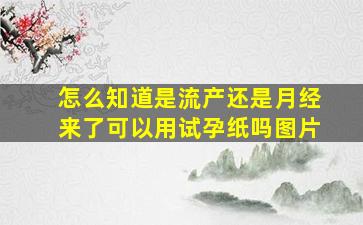 怎么知道是流产还是月经来了可以用试孕纸吗图片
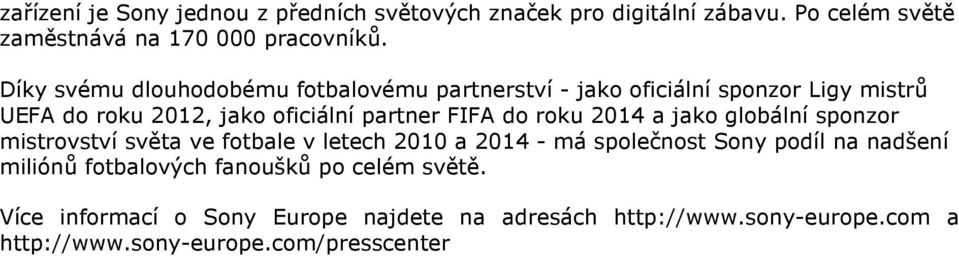 zařízení je Sony jednou z předních světových značek pro digitální zábavu. Po celém světě zaměstnává na 170 000 pracovníků.

Díky svému dlouhodobému fotbalovému partnerství - jako oficiální sponzor Ligy mistrů UEFA do roku 2012, jako oficiální partner FIFA do roku 2014 a jako globální sponzor mistrovství světa ve fotbale v letech 2010 a 2014 - má společnost Sony podíl na nadšení miliónů fotbalových fanoušků po celém světě.

Více informací o Sony Europe najdete na adresách http://www.sony-europe.com a http://www.sony-europe.com/presscenter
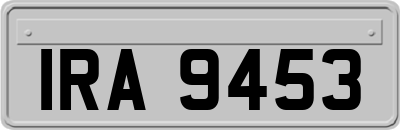 IRA 9453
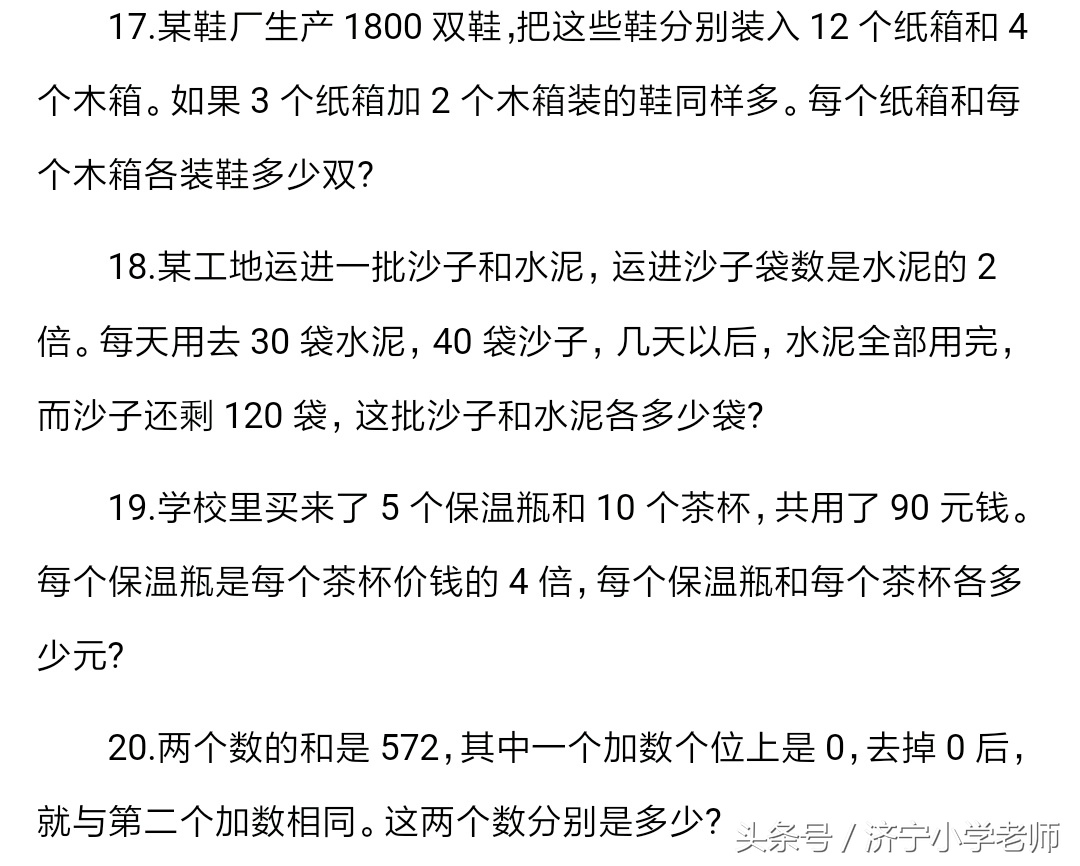 17.某鞋厂生产 1800 双鞋,把这些鞋分别装入 12 个纸箱和 4 个木箱。如果 3 个纸箱加 2 个木箱装的鞋同样多。每个纸箱和每个木箱各装鞋多少双?

18.某工地运进一批沙子和水泥，运进沙子袋数是水泥的 2 倍。每天用去 30 袋水泥，40 袋沙子，几天以后，水泥全部用完，而沙子还剩 120 袋，这批沙子和水泥各多少袋?

19.学校里买来了 5 个保温瓶和 10 个茶杯,共用了 90 元钱。每个保温瓶是每个茶杯价钱的 4 倍,每个保温瓶和每个茶杯各多少元?

20.两个数的和是 572,其中一个加数个位上是 0,去掉 0 后，就与第二个加数相同。这两个数分别是多少?

头条号 / 济宁小学老师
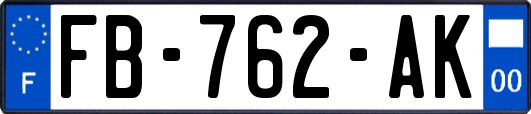 F
FB-762-AK
00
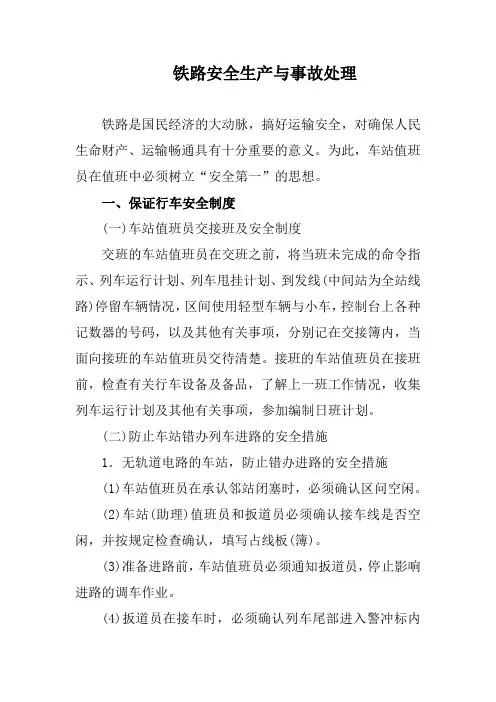 铁路安全生产与事故处理

铁路是国民经济的大动脉，搞好运输安全，对确保人民生命财产、运输畅通具有十分重要的意义。为此，车站值班员在值班中必须树立“安全第一”的思想。

一、保证行车安全制度

(一)车站值班员交接班及安全制度

交班的车站值班员在交班之前，将当班未完成的命令指示、列车运行计划、列车甩挂计划、到发线(中间站为全站线路)停留车辆情况，区间使用轻型车辆与小车，控制台上各种记数器的号码，以及其他有关事项，分别记在交接簿内，当面向接班的车站值班员交待清楚。接班的车站值班员在接班前，检查有关行车设备及备品，了解上一班工作情况，收集列车运行计划及其他有关事项，参加编制日班计划。

(二)防止车站错办列车进路的安全措施

1．无轨道电路的车站，防止错办进路的安全措施

(1)车站值班员在承认邻站闭塞时，必须确认区间空闲。

(2)车站(助理)值班员和扳道员必须确认接车线是否空闲，并按规定检查确认，填写占线板(簿)。

(3)准备进路前，车站值班员必须通知扳道员，停止影响进路的调车作业。

(4)扳道员在接车时，必须确认列车尾部进入警冲标内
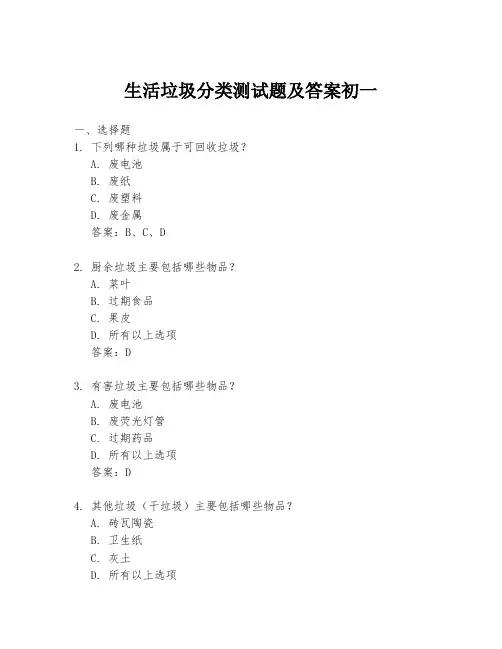 生活垃圾分类测试题及答案初一

一、选择题

1. 下列哪种垃圾属于可回收垃圾？
A. 废电池
B. 废纸
C. 废塑料
D. 废金属
答案：B、C、D

2. 厨余垃圾主要包括哪些物品？
A. 菜叶
B. 过期食品
C. 果皮
D. 所有以上选项
答案：D

3. 有害垃圾主要包括哪些物品？
A. 废电池
B. 废荧光灯管
C. 过期药品
D. 所有以上选项
答案：D

4. 其他垃圾（干垃圾）主要包括哪些物品？
A. 砖瓦陶瓷
B. 卫生纸
C. 灰土
D. 所有以上选项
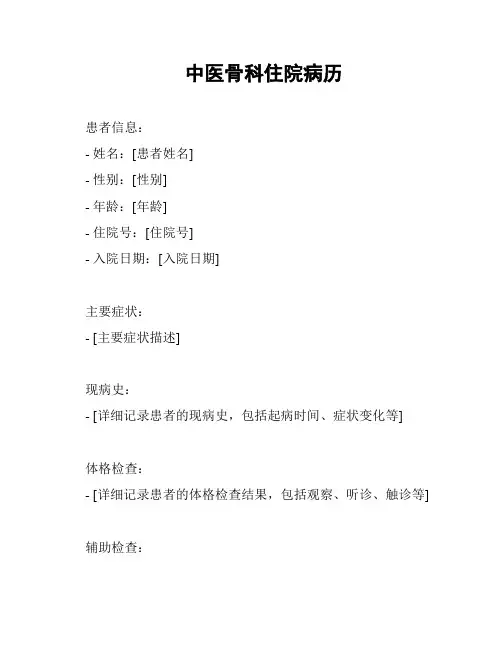 中医骨科住院病历

患者信息：
- 姓名：[患者姓名]
- 性别：[性别]
- 年龄：[年龄]
- 住院号：[住院号]
- 入院日期：[入院日期]

主要症状：
- [主要症状描述]

现病史：
- [详细记录患者的现病史，包括起病时间、症状变化等]

体格检查：
- [详细记录患者的体格检查结果，包括观察、听诊、触诊等]

辅助检查：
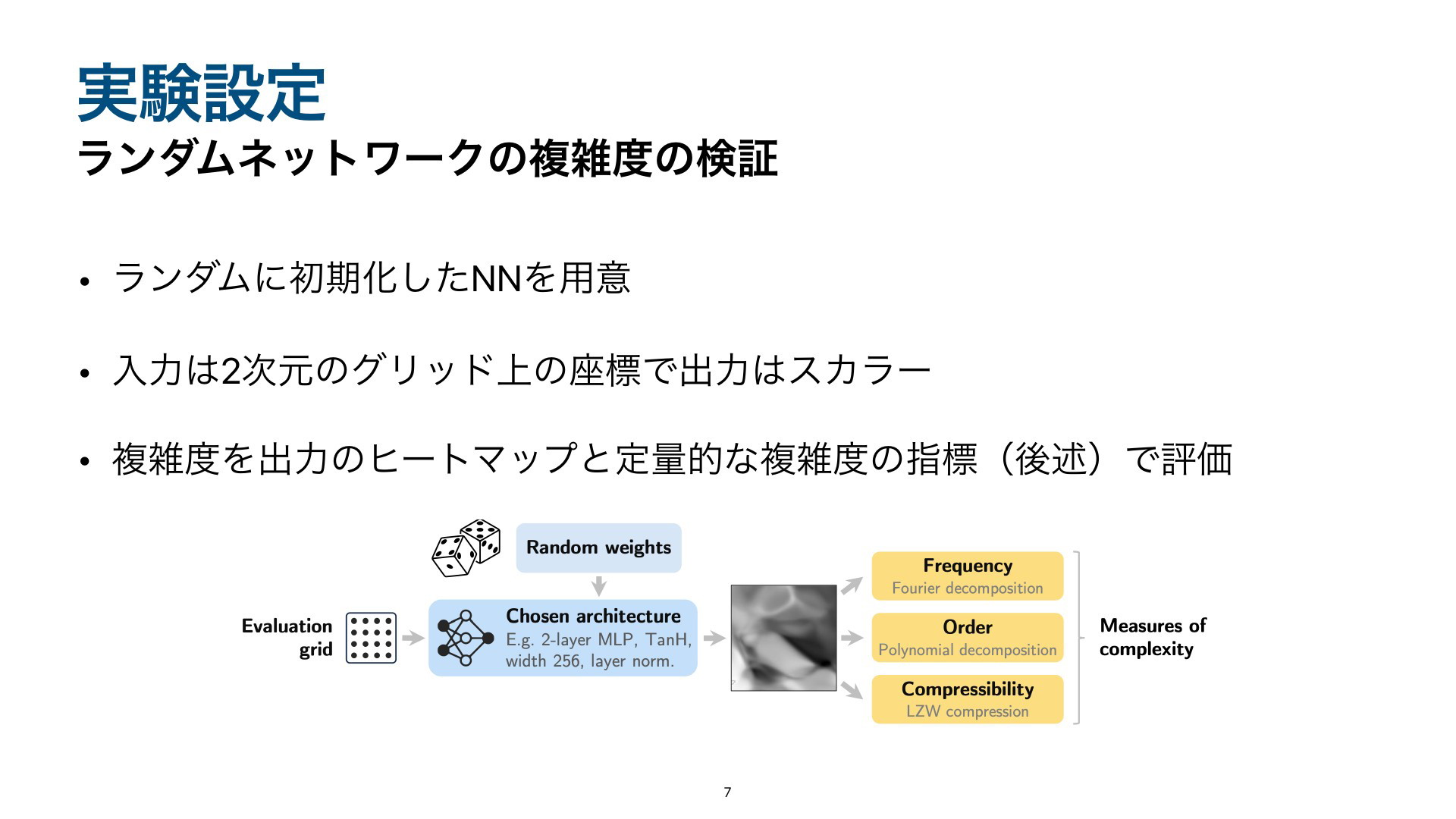 実験設定

ランダムネットワークの複雑度の検証

• ランダムに初期化したNNを用意

• 入力は2次元のグリッド上の座標で出力はスカラー

• 複雑度を出力のヒートマップと定量的な複雑度の指標（後述）で評価

Random weights

Evaluation grid

Chosen architecture
E.g. 2-layer MLP, TanH, width 256, layer norm.

Frequency
Fourier decomposition

Order
Polynomial decomposition

Compressibility
LZW compression

Measures of complexity

7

**What the task requires**
Give the lines of the entries above exactly as they appear, leaving out each picture.

**Task result**
 怎么知道是流产还是月经来了可以用试孕纸吗图片
 zařízení je Sony jednou z předních světových značek pro digitální zábavu. Po celém světě zaměstnává na 170 000 pracovníků.

Díky svému dlouhodobému fotbalovému partnerství - jako oficiální sponzor Ligy mistrů UEFA do roku 2012, jako oficiální partner FIFA do roku 2014 a jako globální sponzor mistrovství světa ve fotbale v letech 2010 a 2014 - má společnost Sony podíl na nadšení miliónů fotbalových fanoušků po celém světě.

Více informací o Sony Europe najdete na adresách http://www.sony-europe.com a http://www.sony-europe.com/presscenter
 IRA 9453
 17.某鞋厂生产 1800 双鞋,把这些鞋分别装入 12 个纸箱和 4 个木箱。如果 3 个纸箱加 2 个木箱装的鞋同样多。每个纸箱和每个木箱各装鞋多少双?

18.某工地运进一批沙子和水泥，运进沙子袋数是水泥的 2 倍。每天用去 30 袋水泥，40 袋沙子，几天以后，水泥全部用完，而沙子还剩 120 袋，这批沙子和水泥各多少袋?

19.学校里买来了 5 个保温瓶和 10 个茶杯,共用了 90 元钱。每个保温瓶是每个茶杯价钱的 4 倍,每个保温瓶和每个茶杯各多少元?

20.两个数的和是 572,其中一个加数个位上是 0,去掉 0 后，就与第二个加数相同。这两个数分别是多少?

头条号 / 济宁小学老师
 F
FB-762-AK
00
 铁路安全生产与事故处理

铁路是国民经济的大动脉，搞好运输安全，对确保人民生命财产、运输畅通具有十分重要的意义。为此，车站值班员在值班中必须树立“安全第一”的思想。

一、保证行车安全制度

(一)车站值班员交接班及安全制度

交班的车站值班员在交班之前，将当班未完成的命令指示、列车运行计划、列车甩挂计划、到发线(中间站为全站线路)停留车辆情况，区间使用轻型车辆与小车，控制台上各种记数器的号码，以及其他有关事项，分别记在交接簿内，当面向接班的车站值班员交待清楚。接班的车站值班员在接班前，检查有关行车设备及备品，了解上一班工作情况，收集列车运行计划及其他有关事项，参加编制日班计划。

(二)防止车站错办列车进路的安全措施

1．无轨道电路的车站，防止错办进路的安全措施

(1)车站值班员在承认邻站闭塞时，必须确认区间空闲。

(2)车站(助理)值班员和扳道员必须确认接车线是否空闲，并按规定检查确认，填写占线板(簿)。

(3)准备进路前，车站值班员必须通知扳道员，停止影响进路的调车作业。

(4)扳道员在接车时，必须确认列车尾部进入警冲标内
 生活垃圾分类测试题及答案初一

一、选择题

1. 下列哪种垃圾属于可回收垃圾？
A. 废电池
B. 废纸
C. 废塑料
D. 废金属
答案：B、C、D

2. 厨余垃圾主要包括哪些物品？
A. 菜叶
B. 过期食品
C. 果皮
D. 所有以上选项
答案：D

3. 有害垃圾主要包括哪些物品？
A. 废电池
B. 废荧光灯管
C. 过期药品
D. 所有以上选项
答案：D

4. 其他垃圾（干垃圾）主要包括哪些物品？
A. 砖瓦陶瓷
B. 卫生纸
C. 灰土
D. 所有以上选项
 中医骨科住院病历

患者信息：
- 姓名：[患者姓名]
- 性别：[性别]
- 年龄：[年龄]
- 住院号：[住院号]
- 入院日期：[入院日期]

主要症状：
- [主要症状描述]

现病史：
- [详细记录患者的现病史，包括起病时间、症状变化等]

体格检查：
- [详细记录患者的体格检查结果，包括观察、听诊、触诊等]

辅助检查：
 実験設定

ランダムネットワークの複雑度の検証

• ランダムに初期化したNNを用意

• 入力は2次元のグリッド上の座標で出力はスカラー

• 複雑度を出力のヒートマップと定量的な複雑度の指標（後述）で評価

Random weights

Evaluation grid

Chosen architecture
E.g. 2-layer MLP, TanH, width 256, layer norm.

Frequency
Fourier decomposition

Order
Polynomial decomposition

Compressibility
LZW compression

Measures of complexity

7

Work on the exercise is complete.